Core Concepts
Quantum program scheduling can significantly reduce the execution latency of quantum programs on superconducting quantum processors by considering circuit width, shot number, and submission time.
Abstract
The content discusses the Quantum Program Scheduling Problem (QPSP) to improve the efficiency of executing quantum programs on superconducting quantum processors.
Key highlights:
- Quantum programs are often executed serially on current quantum processors, leading to long queue times and low qubit utilization.

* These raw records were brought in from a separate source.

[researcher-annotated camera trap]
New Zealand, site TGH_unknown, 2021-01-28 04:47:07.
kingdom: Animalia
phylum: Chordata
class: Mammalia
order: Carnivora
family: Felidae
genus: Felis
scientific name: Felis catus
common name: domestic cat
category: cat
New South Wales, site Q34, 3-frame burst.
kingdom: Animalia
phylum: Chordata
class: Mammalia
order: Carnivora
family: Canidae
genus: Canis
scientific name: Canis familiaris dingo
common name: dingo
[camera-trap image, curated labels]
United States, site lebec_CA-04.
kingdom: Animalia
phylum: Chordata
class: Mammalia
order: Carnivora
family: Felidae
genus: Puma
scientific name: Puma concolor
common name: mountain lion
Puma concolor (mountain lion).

- The authors formulate the QPSP to minimize the execution latency while maintaining high fidelity and fairness.
- A novel scheduling method is proposed that considers the circuit width, shot number, and submission time of quantum programs to determine the execution order.
- Three greedy baseline methods are also devised for comparison.
- Extensive experiments on a simulated noise model and a real superconducting quantum processor (Xiaohong) show that the proposed method significantly reduces the QPU time and turnaround time compared to the default serial execution and the greedy baselines, with a small cost in fidelity.
- The runtime overhead of the scheduling algorithm is small, indicating its scalability on large quantum processors.
Stats
The average number of pending jobs on IBM Perth is about 2,540, and the average queue time is about 6.7 hours.
The range of circuit width for the noise model and Xiaohong is [3, 16] and [6, 6.65] on average, respectively.
The range of circuit depth is [5, 99] and [21, 98] on average, respectively.
Quotes
"Though there exist some quantum cloud services, the growing need for quantum hardware outpaces the open access to quantum hardware."
"Multi-programming on quantum processors is a complicated task. The execution order of programs will affect the performance of multi-programming."